_Task to carry out_: According to the teacher feedback text, which scenario did all teachers consider the most interesting?

START Given text

The secondary teachers said they use simulation software regularly in class. They expressed a concern about how simulation is presented in the scenario, because as they said “simulation is not reality”. “When using simulation we often obtain a different result from what we expected”, one teacher said. Therefore, the idea that the virtual prototype “behaves reallistically” and “does not take off when picking up speed” did not correspond to their own representations and experience of simulations.

Teachers also think that starting the scenario with a lesson on basic content knowledge is not the best way to motivate students. They prefer to begin with a brainstorming session (“do you know what a rocket-propelled racing car is?”, “what do you think will happen if I do so and so…”?) and present mathematical equations later in the sequence. They also noted that simulating how an engine works involves more than the laws of physics and mathematics. Other subject matters should be an integral part of the activity.

According to the teachers, the simulation should come at later stage in the scenario. “It is  important to make students observe before they put their hands on simulation”, one teacher noted. This can be done via demonstrations and other resources. Students can “see the moves” and a start a discussion on the basis of these first observations.

The primary teacher did not consider this scenario suitable for his class.

All  teachers considered it important to include a “concrete” product (real object) as an outcome of the scenario. In their view, manipulating a real object (e.g. a racing car mock-up) is important when working with school students (primary as well as secondary grades). Virtual prototypes can enrich the experience, but students need more concrete objects.

  1. Digitally Mapping Local Biodiversity

This scenario was considered the most interesting by all teachers. They said the scenario was “centered in the project, not in the means”, “linked to the local reality”, and “involving different subjects”. The scenario gave birth to several ideas for implementation. One secondary teacher said he could conduct a multi-year project, in which students would progressively describe several aspects of the local eco-system to build a final multimedia product. Another teacher said a simple way for exploring digital mapping resources was to upload pictures to Google maps. The primary school teachers saw a potential for promoting the scenario at the local level (contacts with local government, etc.). The educational advisor informed us of a recent French learning scenario using the same ideas and available via “PrimTICE” database:

–  (text)

–  (video)

One important characteristic of the scenario is that it is open and rich in ideas and possibilities of implementation.

Some limits were identified: (a) implementing the project can be expensive because mobile tools such as smartphones and other GIS/GPS tools are not readily available, (b) digital mapping is not included in the primary school or vocational school programs (though it can be attached to the national ICT standards “B2i” at the primary school level); however it is perfectly identified in the Geology program.

Participants also emphasized that this scenario can be used to build a bridge between primary and secondary education, by involving teachers from different schools and keep students working on mapping the environment in different school years.

  1. Final remarks and ideas for iTEC technologies

Teachers identified the idea of building an online library of learning objects behind iTEC. They find it interesting, but emphasize that usable learning objects should be fine-grained and adptable to their needs (e.g. short videos of no more than 5 minutes). Complete scenarios are not usable objects in their view.

One concern is the time required to find good learning objects. There is so much information online that it is hard to choose the most appropriate resources. Teachers would value an easy-to-handle, user-friendly and familiar interface to search for resources.

Finally, teachers said they would be willing to share their learning objects in open-source not-for-profit platforms, but expressed a concern with possible commercial use of these objects.

END Given text
START Recorded information

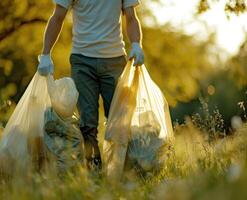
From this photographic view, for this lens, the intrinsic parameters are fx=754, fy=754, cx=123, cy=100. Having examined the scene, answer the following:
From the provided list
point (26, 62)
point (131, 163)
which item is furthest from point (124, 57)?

END Recorded information

_Solved exercise_: Digitally Mapping Local Biodiversity